* _DATA EXTRACT_:
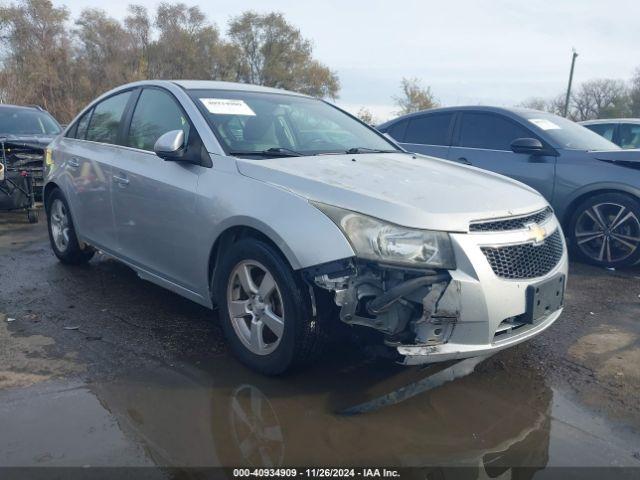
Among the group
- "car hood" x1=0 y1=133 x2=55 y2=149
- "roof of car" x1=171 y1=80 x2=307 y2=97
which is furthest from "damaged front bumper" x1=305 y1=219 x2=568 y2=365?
"car hood" x1=0 y1=133 x2=55 y2=149

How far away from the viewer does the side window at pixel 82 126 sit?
5.27 meters

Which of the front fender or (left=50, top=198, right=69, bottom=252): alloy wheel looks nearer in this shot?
(left=50, top=198, right=69, bottom=252): alloy wheel

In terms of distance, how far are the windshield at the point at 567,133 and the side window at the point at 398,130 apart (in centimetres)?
156

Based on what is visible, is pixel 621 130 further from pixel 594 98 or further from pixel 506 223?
pixel 594 98

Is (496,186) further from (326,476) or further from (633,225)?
(633,225)

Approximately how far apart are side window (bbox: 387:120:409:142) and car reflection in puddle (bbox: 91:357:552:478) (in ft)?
15.5

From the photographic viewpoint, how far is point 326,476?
241cm

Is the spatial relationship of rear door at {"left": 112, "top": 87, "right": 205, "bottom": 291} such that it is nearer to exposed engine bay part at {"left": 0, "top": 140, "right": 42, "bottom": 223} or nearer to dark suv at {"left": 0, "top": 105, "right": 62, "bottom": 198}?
exposed engine bay part at {"left": 0, "top": 140, "right": 42, "bottom": 223}

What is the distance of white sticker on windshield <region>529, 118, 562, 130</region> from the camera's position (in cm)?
656

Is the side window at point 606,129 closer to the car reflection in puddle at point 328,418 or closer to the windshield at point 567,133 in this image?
the windshield at point 567,133

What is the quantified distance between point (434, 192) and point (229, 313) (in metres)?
1.40

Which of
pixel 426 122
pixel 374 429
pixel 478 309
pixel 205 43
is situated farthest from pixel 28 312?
pixel 205 43

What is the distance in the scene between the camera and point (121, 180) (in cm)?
430

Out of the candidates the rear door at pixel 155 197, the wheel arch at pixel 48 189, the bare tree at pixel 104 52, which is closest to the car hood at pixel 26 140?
the wheel arch at pixel 48 189
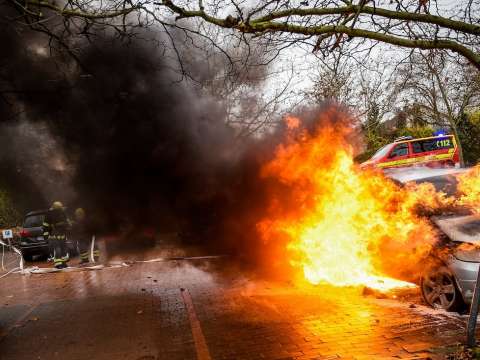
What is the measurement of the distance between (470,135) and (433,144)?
10664mm

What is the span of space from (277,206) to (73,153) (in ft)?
15.1

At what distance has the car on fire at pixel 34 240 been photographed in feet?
41.5

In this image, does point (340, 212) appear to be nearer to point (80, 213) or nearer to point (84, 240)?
point (80, 213)

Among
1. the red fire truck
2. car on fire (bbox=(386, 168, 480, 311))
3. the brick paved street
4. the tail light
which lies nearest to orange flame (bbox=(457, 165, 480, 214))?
car on fire (bbox=(386, 168, 480, 311))

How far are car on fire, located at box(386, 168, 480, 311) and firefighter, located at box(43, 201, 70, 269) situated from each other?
8.82 metres

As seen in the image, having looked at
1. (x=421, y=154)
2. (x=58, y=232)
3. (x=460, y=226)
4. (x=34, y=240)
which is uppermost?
(x=421, y=154)

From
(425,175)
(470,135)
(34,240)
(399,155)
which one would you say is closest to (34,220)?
(34,240)

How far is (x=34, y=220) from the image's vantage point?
42.7 feet

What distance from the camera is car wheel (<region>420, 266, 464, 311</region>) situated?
16.8 feet

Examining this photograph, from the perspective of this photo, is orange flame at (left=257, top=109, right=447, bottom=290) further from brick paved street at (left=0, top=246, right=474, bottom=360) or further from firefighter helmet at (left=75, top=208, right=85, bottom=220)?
firefighter helmet at (left=75, top=208, right=85, bottom=220)

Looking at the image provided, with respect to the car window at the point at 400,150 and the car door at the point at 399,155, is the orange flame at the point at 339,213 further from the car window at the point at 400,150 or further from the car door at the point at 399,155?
the car window at the point at 400,150

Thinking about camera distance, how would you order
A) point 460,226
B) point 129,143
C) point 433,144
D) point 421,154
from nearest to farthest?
point 460,226 < point 129,143 < point 421,154 < point 433,144

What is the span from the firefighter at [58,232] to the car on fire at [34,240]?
1654 mm

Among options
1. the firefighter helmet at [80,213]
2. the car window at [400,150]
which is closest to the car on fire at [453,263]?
the firefighter helmet at [80,213]
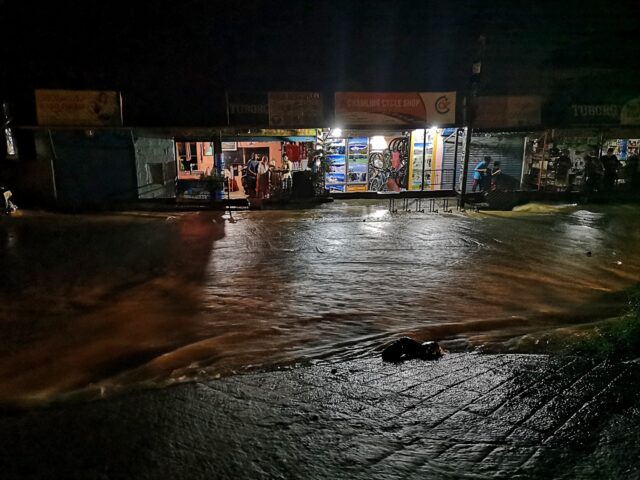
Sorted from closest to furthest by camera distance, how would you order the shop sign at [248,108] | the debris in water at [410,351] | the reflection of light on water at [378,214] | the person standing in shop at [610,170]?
1. the debris in water at [410,351]
2. the reflection of light on water at [378,214]
3. the shop sign at [248,108]
4. the person standing in shop at [610,170]

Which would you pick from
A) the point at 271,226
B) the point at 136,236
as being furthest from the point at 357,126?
the point at 136,236

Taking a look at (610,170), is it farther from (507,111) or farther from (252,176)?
(252,176)

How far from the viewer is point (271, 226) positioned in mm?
13586

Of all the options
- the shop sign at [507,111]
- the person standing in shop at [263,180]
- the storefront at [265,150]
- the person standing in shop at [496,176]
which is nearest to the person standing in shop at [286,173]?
the storefront at [265,150]

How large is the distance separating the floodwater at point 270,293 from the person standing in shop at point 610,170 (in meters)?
5.59

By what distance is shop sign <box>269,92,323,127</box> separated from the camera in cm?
1680

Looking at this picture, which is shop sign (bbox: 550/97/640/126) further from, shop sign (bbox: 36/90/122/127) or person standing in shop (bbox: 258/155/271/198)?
shop sign (bbox: 36/90/122/127)

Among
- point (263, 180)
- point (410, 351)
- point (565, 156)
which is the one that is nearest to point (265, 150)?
point (263, 180)

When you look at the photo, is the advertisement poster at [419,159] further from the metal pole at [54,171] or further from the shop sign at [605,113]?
the metal pole at [54,171]

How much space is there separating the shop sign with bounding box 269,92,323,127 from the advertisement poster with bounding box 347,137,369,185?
3.21 m

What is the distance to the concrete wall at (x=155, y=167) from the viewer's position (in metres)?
18.4

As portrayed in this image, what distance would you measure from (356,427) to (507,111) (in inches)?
654

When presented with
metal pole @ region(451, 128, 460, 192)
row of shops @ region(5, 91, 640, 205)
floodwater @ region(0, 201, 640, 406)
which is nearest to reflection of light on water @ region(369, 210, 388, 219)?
floodwater @ region(0, 201, 640, 406)

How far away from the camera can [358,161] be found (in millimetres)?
20094
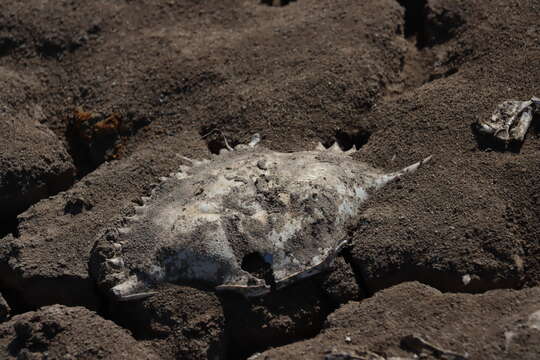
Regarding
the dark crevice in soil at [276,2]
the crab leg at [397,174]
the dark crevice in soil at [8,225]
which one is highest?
the dark crevice in soil at [276,2]

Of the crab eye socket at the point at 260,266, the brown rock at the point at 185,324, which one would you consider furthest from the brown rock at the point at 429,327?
the crab eye socket at the point at 260,266


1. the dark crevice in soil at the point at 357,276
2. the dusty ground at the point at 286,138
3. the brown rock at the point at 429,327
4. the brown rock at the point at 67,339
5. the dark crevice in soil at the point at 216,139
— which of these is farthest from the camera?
the dark crevice in soil at the point at 216,139

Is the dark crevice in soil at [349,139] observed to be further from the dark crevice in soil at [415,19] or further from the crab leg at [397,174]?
the dark crevice in soil at [415,19]

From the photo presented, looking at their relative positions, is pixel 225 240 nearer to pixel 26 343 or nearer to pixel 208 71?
pixel 26 343

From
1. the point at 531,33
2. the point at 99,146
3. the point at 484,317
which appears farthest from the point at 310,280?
the point at 531,33

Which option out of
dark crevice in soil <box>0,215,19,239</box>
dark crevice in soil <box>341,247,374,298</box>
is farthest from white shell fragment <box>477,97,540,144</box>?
dark crevice in soil <box>0,215,19,239</box>
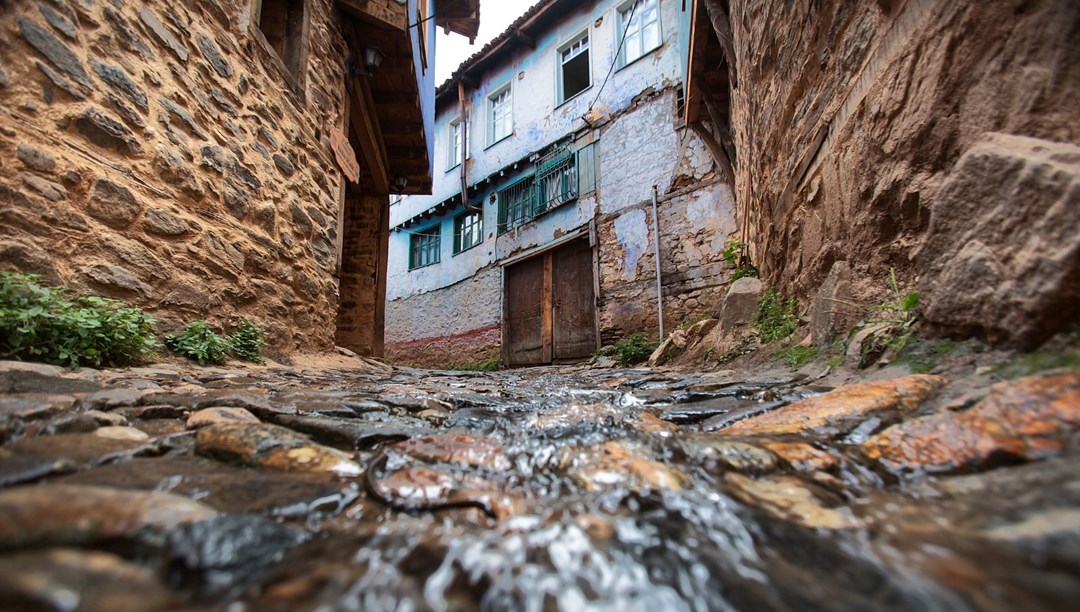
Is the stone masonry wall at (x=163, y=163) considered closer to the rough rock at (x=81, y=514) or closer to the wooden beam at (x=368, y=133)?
the wooden beam at (x=368, y=133)

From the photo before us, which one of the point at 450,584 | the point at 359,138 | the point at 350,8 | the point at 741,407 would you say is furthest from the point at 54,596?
the point at 359,138

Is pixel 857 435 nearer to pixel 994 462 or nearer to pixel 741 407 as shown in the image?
pixel 994 462

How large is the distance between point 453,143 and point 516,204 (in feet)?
11.9

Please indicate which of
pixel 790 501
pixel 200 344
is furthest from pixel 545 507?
pixel 200 344

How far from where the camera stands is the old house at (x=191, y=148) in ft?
6.22

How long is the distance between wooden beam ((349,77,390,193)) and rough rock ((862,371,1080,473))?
583 cm

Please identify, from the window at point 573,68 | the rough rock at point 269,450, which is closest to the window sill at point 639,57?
the window at point 573,68

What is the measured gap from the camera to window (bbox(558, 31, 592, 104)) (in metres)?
10.0

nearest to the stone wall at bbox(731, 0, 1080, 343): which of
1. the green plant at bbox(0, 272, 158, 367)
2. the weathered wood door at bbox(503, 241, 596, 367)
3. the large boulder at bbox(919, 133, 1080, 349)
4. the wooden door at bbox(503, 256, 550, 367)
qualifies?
the large boulder at bbox(919, 133, 1080, 349)

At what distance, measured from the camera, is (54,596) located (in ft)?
1.65

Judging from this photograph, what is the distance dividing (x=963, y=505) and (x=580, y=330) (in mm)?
7911

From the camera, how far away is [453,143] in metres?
12.6

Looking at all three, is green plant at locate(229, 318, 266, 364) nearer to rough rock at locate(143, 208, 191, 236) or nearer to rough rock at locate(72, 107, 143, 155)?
rough rock at locate(143, 208, 191, 236)

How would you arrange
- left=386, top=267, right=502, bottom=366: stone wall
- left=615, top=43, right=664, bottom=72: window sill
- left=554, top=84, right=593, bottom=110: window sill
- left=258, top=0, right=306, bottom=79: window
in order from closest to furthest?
left=258, top=0, right=306, bottom=79: window
left=615, top=43, right=664, bottom=72: window sill
left=554, top=84, right=593, bottom=110: window sill
left=386, top=267, right=502, bottom=366: stone wall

* _EXERCISE GOAL_: Take the line that contains "Judging from this" and every line after it through the end of the listing above, and repeat them exactly.

* _CORRECT RESPONSE_:
Judging from this photograph, what is the distance dividing (x=963, y=505) and (x=580, y=330) (in mm)?
7911

From the camera, how far away is [453,143] in metres?
12.6

Looking at all three, is green plant at locate(229, 318, 266, 364) nearer to rough rock at locate(143, 208, 191, 236) or nearer to rough rock at locate(72, 107, 143, 155)?
rough rock at locate(143, 208, 191, 236)

How would you arrange
- left=386, top=267, right=502, bottom=366: stone wall
- left=615, top=43, right=664, bottom=72: window sill
- left=554, top=84, right=593, bottom=110: window sill
- left=258, top=0, right=306, bottom=79: window
in order from closest to furthest?
left=258, top=0, right=306, bottom=79: window
left=615, top=43, right=664, bottom=72: window sill
left=554, top=84, right=593, bottom=110: window sill
left=386, top=267, right=502, bottom=366: stone wall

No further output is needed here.